Last summer I got inspired by this article and stumbling on the intel
processor manuals (<http://www.intel.com/products/processor/manuals>), which I
kept on reading for a few weeks and then I started hacking with my own hobby
OS project.

First I created an all-assembly boot sector mini-kernel that booted into
64-bit long mode and then did a small multitasking test case , first co-
operatively and then pre-emptively using timer interrupts.

Then I started over, this time with C and using a proper multiboot bootloader
like Grub. I hacked with it for a while but my x86_64-specific code and kernel
code were all over the place and it needed a reorganization.

So, recently I reorganized my code, added a CMake-based build system and put
it in a Git repo, here: <http://github.com/rikusalminen/danjeros>

It doesn't do a whole lot, but it's a solid base I intend to continue when I
have some time for kernel hacking. I'm sorry there's nothing in the README-
file, I should at least add instructions for building the required cross-
compiler (for TARGET x86_64-pc-elf), building (requires CMAKE_TOOLCHAIN_FILE
for cross-compiling) and running with qemu and debugging with gdb.

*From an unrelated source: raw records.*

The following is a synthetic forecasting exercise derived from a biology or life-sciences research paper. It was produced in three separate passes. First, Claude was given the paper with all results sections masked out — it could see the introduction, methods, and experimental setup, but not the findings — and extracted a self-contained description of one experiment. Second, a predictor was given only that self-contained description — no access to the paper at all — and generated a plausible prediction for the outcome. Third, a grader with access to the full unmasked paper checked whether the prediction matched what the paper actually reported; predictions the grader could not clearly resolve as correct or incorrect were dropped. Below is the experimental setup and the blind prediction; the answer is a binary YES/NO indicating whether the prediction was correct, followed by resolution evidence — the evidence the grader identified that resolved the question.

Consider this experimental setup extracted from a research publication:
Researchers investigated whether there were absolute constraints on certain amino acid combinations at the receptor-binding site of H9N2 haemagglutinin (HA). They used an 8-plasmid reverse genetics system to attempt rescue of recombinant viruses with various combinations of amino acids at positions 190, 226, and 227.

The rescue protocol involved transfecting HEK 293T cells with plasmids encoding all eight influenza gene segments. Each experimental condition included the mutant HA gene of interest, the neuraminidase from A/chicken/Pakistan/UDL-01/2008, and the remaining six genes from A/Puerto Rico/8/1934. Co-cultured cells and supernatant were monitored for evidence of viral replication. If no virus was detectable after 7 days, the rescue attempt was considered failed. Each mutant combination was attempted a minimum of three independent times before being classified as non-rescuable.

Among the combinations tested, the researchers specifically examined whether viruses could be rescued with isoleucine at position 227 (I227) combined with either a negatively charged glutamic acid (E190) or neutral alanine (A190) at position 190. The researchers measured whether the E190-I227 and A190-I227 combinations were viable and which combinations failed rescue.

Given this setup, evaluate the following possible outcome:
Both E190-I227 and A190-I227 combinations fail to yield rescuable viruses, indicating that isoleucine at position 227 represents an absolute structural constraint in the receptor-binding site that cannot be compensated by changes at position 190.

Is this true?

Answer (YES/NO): NO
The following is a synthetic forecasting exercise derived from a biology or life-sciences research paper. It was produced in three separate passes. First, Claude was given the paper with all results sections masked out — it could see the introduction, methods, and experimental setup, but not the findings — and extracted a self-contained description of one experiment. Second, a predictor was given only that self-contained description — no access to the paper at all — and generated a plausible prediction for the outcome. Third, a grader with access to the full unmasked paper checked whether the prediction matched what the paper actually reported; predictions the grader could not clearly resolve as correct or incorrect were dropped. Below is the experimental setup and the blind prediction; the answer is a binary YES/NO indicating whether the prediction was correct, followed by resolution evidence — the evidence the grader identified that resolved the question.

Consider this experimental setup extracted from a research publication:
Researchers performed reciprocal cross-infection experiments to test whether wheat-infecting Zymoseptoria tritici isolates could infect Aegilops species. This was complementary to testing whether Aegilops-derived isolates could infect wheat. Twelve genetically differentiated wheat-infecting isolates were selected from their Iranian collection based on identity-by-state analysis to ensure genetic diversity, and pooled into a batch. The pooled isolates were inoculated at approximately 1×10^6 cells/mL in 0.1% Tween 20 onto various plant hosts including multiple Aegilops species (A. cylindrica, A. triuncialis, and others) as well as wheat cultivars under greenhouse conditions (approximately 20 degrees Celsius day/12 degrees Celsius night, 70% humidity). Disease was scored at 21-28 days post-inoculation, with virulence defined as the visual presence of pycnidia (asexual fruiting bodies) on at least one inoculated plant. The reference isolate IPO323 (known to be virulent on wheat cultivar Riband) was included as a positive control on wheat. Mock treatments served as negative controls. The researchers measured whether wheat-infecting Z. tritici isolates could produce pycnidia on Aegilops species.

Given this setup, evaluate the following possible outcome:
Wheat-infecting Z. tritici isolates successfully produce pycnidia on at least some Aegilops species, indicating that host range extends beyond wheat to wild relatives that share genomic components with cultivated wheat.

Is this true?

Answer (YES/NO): YES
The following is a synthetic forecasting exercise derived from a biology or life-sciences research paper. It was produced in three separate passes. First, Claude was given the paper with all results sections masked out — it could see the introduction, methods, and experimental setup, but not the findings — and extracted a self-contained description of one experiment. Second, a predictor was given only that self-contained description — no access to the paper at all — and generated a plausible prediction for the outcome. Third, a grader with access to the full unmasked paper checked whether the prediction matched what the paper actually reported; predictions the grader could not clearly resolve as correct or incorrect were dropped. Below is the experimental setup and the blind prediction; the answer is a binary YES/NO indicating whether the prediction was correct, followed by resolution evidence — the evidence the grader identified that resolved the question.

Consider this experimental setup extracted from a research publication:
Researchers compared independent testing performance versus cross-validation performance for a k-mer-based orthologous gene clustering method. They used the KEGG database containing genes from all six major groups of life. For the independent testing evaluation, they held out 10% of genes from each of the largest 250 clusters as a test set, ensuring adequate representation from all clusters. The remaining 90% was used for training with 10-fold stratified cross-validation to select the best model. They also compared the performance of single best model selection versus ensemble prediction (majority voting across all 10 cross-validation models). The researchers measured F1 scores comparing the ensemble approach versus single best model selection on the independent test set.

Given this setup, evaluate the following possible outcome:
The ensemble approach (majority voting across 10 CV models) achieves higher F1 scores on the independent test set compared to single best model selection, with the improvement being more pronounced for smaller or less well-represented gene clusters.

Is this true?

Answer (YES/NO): NO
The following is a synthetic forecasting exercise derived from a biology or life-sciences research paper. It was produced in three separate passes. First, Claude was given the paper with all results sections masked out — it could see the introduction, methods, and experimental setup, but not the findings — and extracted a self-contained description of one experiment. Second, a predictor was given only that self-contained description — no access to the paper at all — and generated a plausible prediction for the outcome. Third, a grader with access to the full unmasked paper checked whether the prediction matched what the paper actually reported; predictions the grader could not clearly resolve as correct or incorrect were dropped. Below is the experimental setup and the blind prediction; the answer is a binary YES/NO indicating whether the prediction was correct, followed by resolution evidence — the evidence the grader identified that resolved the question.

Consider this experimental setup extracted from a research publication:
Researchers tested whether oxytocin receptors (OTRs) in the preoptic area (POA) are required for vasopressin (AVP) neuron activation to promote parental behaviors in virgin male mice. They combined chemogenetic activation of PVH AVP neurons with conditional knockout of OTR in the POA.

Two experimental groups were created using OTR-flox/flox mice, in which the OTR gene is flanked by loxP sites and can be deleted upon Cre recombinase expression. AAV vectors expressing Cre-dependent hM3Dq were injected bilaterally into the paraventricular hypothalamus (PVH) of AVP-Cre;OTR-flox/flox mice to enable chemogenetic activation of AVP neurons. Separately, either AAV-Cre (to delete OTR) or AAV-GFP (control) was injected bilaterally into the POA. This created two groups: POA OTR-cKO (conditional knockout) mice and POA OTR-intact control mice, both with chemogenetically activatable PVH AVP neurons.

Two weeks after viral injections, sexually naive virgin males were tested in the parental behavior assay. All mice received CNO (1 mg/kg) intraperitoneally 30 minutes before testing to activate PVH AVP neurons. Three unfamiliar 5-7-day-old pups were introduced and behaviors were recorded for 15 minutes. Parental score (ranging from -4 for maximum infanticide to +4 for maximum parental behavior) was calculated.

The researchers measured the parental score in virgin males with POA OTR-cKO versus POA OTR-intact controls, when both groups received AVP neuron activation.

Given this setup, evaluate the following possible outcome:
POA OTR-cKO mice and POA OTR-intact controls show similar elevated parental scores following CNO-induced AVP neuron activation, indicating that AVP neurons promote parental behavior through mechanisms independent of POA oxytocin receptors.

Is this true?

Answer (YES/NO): NO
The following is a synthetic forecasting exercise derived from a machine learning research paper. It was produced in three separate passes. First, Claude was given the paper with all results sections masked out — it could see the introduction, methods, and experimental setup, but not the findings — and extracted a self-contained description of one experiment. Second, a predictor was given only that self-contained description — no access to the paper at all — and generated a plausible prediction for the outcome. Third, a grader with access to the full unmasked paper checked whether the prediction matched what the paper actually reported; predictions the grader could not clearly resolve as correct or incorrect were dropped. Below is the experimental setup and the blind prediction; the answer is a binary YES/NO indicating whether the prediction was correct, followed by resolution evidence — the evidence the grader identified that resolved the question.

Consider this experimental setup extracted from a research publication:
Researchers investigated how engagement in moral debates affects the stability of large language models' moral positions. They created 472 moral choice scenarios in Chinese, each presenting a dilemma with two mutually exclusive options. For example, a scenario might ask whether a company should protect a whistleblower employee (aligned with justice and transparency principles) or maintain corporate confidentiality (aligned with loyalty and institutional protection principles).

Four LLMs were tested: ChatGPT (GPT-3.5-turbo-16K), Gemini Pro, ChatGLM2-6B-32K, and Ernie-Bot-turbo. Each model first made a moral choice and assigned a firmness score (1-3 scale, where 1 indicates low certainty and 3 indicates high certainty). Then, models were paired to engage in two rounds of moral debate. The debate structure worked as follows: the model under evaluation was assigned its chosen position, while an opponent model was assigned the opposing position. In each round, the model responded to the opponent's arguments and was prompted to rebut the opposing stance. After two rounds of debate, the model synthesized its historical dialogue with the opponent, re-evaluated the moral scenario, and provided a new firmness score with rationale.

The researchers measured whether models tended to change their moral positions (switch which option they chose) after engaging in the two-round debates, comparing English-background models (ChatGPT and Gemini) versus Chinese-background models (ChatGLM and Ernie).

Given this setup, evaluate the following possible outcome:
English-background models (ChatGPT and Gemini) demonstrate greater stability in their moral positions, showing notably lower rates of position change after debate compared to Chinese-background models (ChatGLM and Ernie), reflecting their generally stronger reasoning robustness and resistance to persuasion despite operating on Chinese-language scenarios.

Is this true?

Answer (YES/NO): YES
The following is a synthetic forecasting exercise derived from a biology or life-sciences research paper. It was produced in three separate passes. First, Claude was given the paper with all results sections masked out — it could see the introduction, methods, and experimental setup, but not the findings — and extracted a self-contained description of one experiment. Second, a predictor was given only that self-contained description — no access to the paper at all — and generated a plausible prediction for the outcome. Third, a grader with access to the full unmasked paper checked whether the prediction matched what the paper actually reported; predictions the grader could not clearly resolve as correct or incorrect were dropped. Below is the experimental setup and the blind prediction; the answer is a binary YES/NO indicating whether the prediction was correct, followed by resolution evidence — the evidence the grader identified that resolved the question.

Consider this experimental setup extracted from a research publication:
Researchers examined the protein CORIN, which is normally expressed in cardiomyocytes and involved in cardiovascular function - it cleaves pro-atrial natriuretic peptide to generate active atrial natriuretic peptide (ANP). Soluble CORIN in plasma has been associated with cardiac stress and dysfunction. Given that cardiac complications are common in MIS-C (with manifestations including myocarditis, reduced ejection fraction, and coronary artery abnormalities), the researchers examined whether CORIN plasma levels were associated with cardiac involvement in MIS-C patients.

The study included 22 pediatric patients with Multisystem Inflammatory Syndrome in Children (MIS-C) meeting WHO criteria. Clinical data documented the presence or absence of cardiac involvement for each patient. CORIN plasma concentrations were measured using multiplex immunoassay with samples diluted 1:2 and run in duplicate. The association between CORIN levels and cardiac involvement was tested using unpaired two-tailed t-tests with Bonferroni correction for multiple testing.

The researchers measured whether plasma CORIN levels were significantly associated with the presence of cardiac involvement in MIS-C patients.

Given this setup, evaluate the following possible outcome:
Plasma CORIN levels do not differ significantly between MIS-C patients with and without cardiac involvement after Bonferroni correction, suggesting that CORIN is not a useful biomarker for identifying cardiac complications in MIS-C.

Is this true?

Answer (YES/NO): YES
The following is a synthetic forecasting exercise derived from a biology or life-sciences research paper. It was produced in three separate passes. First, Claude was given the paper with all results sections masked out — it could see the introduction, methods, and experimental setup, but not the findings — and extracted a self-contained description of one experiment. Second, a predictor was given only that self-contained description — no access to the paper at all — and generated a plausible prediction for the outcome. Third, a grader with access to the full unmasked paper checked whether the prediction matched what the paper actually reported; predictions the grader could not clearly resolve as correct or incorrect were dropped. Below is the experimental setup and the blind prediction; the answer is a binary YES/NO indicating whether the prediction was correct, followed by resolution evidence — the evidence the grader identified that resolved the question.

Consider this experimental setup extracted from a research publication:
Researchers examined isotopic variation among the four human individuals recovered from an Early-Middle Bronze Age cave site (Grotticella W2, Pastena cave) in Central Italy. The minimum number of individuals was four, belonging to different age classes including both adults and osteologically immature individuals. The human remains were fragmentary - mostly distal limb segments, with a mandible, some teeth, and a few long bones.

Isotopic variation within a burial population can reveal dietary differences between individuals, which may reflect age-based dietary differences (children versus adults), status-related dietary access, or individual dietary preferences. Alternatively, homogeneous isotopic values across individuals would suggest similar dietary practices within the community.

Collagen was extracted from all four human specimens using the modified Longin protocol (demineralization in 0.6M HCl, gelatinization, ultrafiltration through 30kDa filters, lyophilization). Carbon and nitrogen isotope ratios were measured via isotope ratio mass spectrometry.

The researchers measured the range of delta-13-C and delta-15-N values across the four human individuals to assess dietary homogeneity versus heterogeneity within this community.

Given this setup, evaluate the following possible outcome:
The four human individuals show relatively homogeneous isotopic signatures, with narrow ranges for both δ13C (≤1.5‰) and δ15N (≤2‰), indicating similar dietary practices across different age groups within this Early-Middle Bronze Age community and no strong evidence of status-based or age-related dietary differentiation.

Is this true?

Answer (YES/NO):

If someone actually read this far and got inspired from the osdev articles,
like I did, why not take a look at my DanjerOS project.

------
davidw
No one here has mentioned Minix, so I'll go ahead. It's another fun system to
play around with, and quite accessible. It's also enough to do 'real things',
to some degree.

------
pnathan
Bringing a CPU up to run a program is quite a technical challenge.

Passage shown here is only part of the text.